Taiwan is set to issue a ban on all crypto purchases from banks using credit cards, according to a new report. The country’s financial regulator, the Financial Supervisory Commission (FSC), has sent a letter to the local banking association, ordering credit card companies to halt any business with cryptocurrency firms.
The FSC, according to the report, served the banking association the letter in the early stages of June, in which they asked credit card agencies to stop bringing on crypto platforms as merchants as well as warning them of the risks associated with digital assets.
The FSC also added that credit cards cannot be used for stocks, online gambling, futures options, and other transactions in Taiwan. Credit card companies now have three months to adhere to the new rules, according to Taiwan’s financial regulator.
In July last year, Taiwan saw a new set of rules implemented for cryptocurrency service providers in the nation which were aimed at combating money laundering. The development followed regulators across the globe speeding up crypto rules around the globe after the crypto market took a big hit.
According to Taiwan’s Financial Supervisory Commission, the new crypto rules, which were in line with guidance issued by the Financial Action Task Force, required exchanges in Taiwan to report transactions worth over NT$500,000 (US$17,900) conducted in cash. Cryptocurrency exchanges were also required to fulfill “know-your-customer requirements” to ensure the identity authentication of their clients, per the new rules.
Taiwan experienced a surge in crypto activity following China’s crackdown on cryptocurrencies in 2021 and was expected to become the new crypto hub for the area. The recent market crash has, however, dimmed the buzz around the local market now.
Earlier this year, the country completed trials of its prototype central bank digital currency (CBDC) in technical simulations, clearing the path for its release to the general public for retail use.

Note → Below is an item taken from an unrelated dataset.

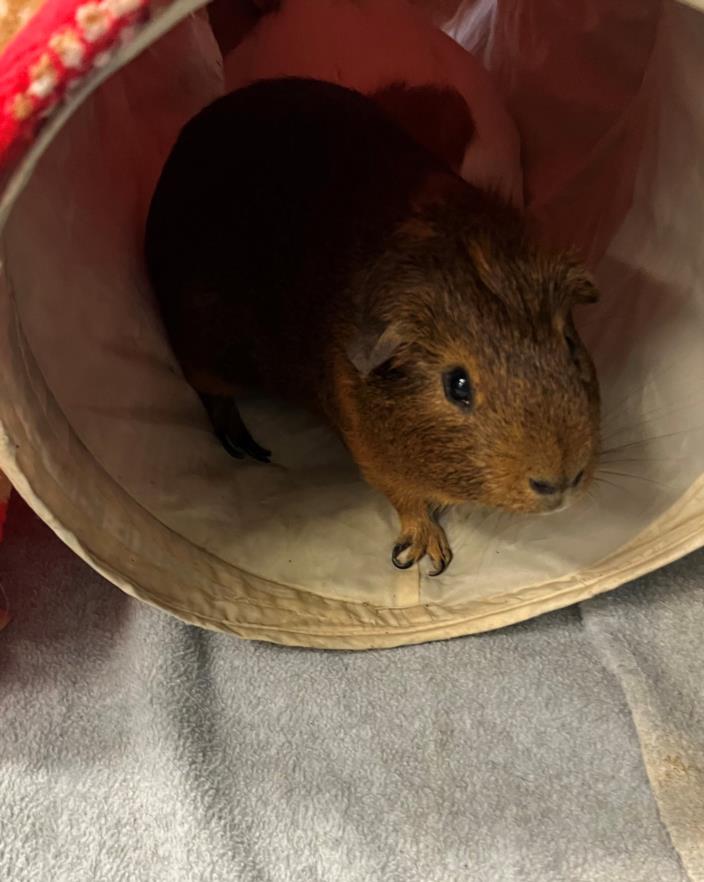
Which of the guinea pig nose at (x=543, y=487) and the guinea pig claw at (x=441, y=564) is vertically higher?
the guinea pig nose at (x=543, y=487)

According to central bank governor Chinlong Yang, Taiwan began studying and testing a retail CBDC in September 2020. He added that the central bank has also partnered with at least five Taiwanese commercial banks to create a retail payment system.
Yang stated that the central bank won’t consider an official issuance until it can inform the general public about the purported advantages, create regulations, and establish a solid legal foundation. The president also added that the ideal scenario would be for the central bank to provide banks with CBDC in exchange for distributing it to the general population for retail use.
In March this year, MaiCoin Group, which operates Taiwan’s largest cryptocurrency exchange, announced that it was considering going public on the Nasdaq stock market, just two years after it was launched.